RE: pgcon unconference / impact of block size on performance

From: Jakub Wartak <Jakub(dot)Wartak(at)tomtom(dot)com>
To: Tomas Vondra <tomas(dot)vondra(at)enterprisedb(dot)com>, "pgsql-hackers(at)lists(dot)postgresql(dot)org" <pgsql-hackers(at)lists(dot)postgresql(dot)org>
Cc: Bruce Momjian <bruce(at)momjian(dot)us>, Thomas Munro <thomas(dot)munro(at)gmail(dot)com>
Subject: RE: pgcon unconference / impact of block size on performance
Date: 2022-06-06 14:27:06
Message-ID: AS8PR07MB8249D56663CE82B5826D64B2F6A29@AS8PR07MB8249.eurprd07.prod.outlook.com
Views: Raw Message | Whole Thread | Download mbox | Resend email
Thread:
Lists: pgsql-hackers

Hi Tomas,

> Hi,
>
> At on of the pgcon unconference sessions a couple days ago, I presented a
> bunch of benchmark results comparing performance with different data/WAL
> block size. Most of the OLTP results showed significant gains (up to 50%) with
> smaller (4k) data pages.

Nice. I just saw this https://wiki.postgresql.org/wiki/PgCon_2022_Developer_Unconference , do you have any plans for publishing those other graphs too (e.g. WAL block size impact)?

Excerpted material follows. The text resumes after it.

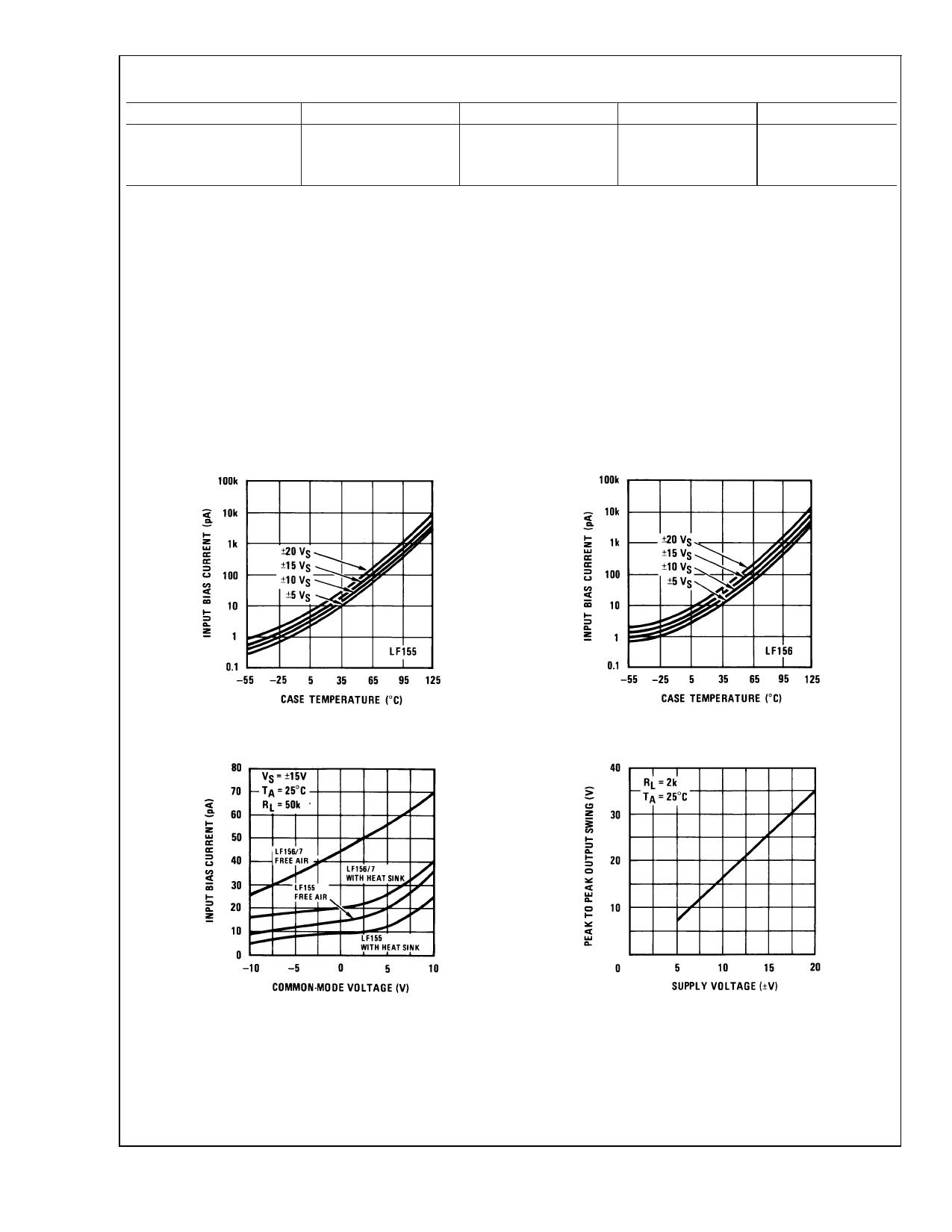 LF257 pdf, 반도체, 판매, 대치품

> This opened a long discussion about possible explanations - I claimed one of the
> main factors is the adoption of flash storage, due to pretty fundamental
> differences between HDD and SSD systems. But the discussion concluded with an
> agreement to continue investigating this, so here's an attempt to support the
> claim with some measurements/data.
>
> Let me present results of low-level fio benchmarks on a couple different HDD
> and SSD drives. This should eliminate any postgres-related influence (e.g. FPW),
> and demonstrates inherent HDD/SSD differences.
> All the SSD results show this behavior - the Optane and Samsung nicely show
> that 4K is much better (in random write IOPS) than 8K, but 1-2K pages make it
> worse.
>
[..]
Can you share what Linux kernel version, what filesystem , it's mount options and LVM setup were you using if any(?)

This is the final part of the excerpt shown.